### GIVEN EXERCISE
Reproduce the lines running from the start of the records through the line that contains "234H218V254L226 258L258 254V189L238", both ends included, and leave the pictures out of your answer.

::: MATERIAL SUPPLIED :::

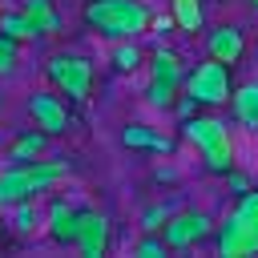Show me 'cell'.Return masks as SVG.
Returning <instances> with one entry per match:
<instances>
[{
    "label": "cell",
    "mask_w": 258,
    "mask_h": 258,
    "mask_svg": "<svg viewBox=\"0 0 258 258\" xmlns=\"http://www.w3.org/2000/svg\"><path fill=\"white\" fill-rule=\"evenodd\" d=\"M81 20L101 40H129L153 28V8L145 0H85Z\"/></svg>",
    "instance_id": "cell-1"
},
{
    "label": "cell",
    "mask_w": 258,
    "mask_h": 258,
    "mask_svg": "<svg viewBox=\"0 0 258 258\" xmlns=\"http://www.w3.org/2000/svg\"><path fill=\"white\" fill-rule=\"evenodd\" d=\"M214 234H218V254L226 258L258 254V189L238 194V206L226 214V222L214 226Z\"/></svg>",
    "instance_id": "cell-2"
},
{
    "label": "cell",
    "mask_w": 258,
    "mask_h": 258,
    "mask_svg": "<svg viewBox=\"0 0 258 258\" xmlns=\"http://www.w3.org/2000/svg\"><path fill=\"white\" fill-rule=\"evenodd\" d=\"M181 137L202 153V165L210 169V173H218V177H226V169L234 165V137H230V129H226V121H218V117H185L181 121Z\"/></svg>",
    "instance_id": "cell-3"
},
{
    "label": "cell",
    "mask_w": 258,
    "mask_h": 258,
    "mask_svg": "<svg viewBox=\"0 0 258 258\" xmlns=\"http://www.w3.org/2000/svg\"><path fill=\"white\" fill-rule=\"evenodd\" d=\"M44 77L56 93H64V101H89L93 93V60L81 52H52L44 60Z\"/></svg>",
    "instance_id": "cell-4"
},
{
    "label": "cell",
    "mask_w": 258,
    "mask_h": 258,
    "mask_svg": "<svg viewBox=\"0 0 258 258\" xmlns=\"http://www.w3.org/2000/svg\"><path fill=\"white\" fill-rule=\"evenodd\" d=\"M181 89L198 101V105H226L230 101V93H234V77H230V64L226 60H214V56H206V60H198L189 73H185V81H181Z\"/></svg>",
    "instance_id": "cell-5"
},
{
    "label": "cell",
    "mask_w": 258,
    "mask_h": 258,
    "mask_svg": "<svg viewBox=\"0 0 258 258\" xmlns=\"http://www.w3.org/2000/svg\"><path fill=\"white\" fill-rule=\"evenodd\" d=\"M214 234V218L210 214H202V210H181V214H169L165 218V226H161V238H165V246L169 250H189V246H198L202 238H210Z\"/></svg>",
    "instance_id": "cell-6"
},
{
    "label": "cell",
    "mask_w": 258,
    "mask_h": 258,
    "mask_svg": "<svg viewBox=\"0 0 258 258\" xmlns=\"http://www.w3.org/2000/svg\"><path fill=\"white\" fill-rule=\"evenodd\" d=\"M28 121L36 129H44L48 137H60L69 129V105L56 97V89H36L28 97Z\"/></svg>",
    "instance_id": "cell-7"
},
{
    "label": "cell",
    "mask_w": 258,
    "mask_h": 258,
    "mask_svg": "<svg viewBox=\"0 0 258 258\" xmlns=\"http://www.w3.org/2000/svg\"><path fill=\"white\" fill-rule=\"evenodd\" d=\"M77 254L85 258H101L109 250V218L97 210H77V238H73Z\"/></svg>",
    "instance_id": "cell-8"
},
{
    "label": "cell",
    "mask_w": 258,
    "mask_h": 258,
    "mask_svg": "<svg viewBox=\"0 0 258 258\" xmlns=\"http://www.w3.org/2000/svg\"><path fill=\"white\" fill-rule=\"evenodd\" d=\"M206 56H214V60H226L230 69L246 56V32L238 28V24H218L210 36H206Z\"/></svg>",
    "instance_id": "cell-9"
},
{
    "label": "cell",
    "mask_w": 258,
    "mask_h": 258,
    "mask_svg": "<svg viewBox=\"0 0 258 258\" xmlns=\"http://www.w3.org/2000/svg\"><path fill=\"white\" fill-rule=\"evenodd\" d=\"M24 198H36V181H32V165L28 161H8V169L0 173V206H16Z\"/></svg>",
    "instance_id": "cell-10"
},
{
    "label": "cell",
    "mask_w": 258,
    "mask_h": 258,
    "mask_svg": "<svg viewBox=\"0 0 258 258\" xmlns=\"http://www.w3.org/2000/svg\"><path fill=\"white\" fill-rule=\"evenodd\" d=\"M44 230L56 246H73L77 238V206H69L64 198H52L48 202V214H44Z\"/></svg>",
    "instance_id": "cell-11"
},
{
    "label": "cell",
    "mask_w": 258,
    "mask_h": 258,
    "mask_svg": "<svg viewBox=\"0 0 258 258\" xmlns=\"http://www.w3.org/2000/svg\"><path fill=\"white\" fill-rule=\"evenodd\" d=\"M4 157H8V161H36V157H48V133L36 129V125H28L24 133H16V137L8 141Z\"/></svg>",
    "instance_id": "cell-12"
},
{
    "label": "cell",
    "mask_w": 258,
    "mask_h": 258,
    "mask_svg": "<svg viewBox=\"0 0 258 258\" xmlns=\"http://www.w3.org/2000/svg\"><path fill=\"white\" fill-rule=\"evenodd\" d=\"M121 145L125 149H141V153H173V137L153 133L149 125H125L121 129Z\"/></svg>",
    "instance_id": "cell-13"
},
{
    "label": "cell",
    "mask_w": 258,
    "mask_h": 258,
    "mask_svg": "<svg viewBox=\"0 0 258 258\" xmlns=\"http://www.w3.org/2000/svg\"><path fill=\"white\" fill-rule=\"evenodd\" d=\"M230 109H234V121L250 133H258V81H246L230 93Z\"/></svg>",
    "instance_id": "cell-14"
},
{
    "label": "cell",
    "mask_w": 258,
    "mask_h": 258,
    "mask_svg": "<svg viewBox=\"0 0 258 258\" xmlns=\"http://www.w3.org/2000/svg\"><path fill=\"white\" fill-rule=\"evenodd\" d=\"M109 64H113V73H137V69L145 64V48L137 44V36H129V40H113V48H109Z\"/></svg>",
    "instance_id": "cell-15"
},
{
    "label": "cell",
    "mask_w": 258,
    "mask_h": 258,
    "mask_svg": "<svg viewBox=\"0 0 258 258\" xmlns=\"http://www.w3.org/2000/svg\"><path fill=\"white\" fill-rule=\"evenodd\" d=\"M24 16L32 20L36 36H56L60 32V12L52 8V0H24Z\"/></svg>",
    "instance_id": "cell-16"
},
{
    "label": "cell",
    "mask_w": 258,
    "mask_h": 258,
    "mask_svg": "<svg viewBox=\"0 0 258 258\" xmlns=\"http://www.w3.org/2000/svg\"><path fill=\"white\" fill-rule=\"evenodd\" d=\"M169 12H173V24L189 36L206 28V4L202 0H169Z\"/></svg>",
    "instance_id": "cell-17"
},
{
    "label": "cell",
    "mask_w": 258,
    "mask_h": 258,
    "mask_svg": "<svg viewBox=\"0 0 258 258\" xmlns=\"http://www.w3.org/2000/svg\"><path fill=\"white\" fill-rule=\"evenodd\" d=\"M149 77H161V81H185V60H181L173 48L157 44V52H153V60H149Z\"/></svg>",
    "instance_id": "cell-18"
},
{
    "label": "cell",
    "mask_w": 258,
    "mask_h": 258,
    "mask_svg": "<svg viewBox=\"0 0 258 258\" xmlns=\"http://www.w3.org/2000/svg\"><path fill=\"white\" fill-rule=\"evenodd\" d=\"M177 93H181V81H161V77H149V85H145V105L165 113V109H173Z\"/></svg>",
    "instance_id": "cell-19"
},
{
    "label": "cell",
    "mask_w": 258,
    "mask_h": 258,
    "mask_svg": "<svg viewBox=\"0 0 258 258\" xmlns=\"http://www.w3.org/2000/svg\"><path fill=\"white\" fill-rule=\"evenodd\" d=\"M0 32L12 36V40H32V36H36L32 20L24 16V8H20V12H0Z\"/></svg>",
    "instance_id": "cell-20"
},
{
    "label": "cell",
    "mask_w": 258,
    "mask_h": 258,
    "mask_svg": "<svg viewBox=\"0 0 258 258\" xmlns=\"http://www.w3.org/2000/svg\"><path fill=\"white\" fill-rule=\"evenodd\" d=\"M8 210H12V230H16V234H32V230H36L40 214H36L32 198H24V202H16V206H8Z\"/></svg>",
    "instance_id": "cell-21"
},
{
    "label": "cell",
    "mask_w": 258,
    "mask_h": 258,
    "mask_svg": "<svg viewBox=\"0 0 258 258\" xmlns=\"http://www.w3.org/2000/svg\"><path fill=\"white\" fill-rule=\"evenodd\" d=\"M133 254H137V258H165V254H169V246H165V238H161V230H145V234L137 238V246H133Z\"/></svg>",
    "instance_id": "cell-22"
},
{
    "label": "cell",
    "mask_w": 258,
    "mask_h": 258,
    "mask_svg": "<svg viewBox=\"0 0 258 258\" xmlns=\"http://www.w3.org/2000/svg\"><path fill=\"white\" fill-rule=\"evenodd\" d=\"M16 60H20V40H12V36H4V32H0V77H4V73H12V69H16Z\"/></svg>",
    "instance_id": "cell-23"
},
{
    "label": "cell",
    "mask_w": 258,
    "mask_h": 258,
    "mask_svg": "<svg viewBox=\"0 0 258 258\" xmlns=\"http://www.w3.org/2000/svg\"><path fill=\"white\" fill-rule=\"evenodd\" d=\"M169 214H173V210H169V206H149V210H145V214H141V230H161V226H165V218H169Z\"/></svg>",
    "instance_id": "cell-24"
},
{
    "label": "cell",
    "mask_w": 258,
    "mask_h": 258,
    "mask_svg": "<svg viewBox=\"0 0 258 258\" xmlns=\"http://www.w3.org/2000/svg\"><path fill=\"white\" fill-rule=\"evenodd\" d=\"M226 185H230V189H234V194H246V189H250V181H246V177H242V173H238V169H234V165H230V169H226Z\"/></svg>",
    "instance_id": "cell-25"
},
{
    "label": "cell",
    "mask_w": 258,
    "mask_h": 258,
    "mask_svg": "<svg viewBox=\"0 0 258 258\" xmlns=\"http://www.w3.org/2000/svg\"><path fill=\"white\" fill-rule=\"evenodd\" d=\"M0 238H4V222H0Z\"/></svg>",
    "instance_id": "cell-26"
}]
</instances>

:::

### RESULT OF THIS EXERCISE
Show me 'cell'.Return masks as SVG.
Returning <instances> with one entry per match:
<instances>
[{
    "label": "cell",
    "mask_w": 258,
    "mask_h": 258,
    "mask_svg": "<svg viewBox=\"0 0 258 258\" xmlns=\"http://www.w3.org/2000/svg\"><path fill=\"white\" fill-rule=\"evenodd\" d=\"M81 20L101 40H129L153 28V8L145 0H85Z\"/></svg>",
    "instance_id": "cell-1"
},
{
    "label": "cell",
    "mask_w": 258,
    "mask_h": 258,
    "mask_svg": "<svg viewBox=\"0 0 258 258\" xmlns=\"http://www.w3.org/2000/svg\"><path fill=\"white\" fill-rule=\"evenodd\" d=\"M214 234H218V254L226 258L258 254V189L238 194V206L226 214V222L214 226Z\"/></svg>",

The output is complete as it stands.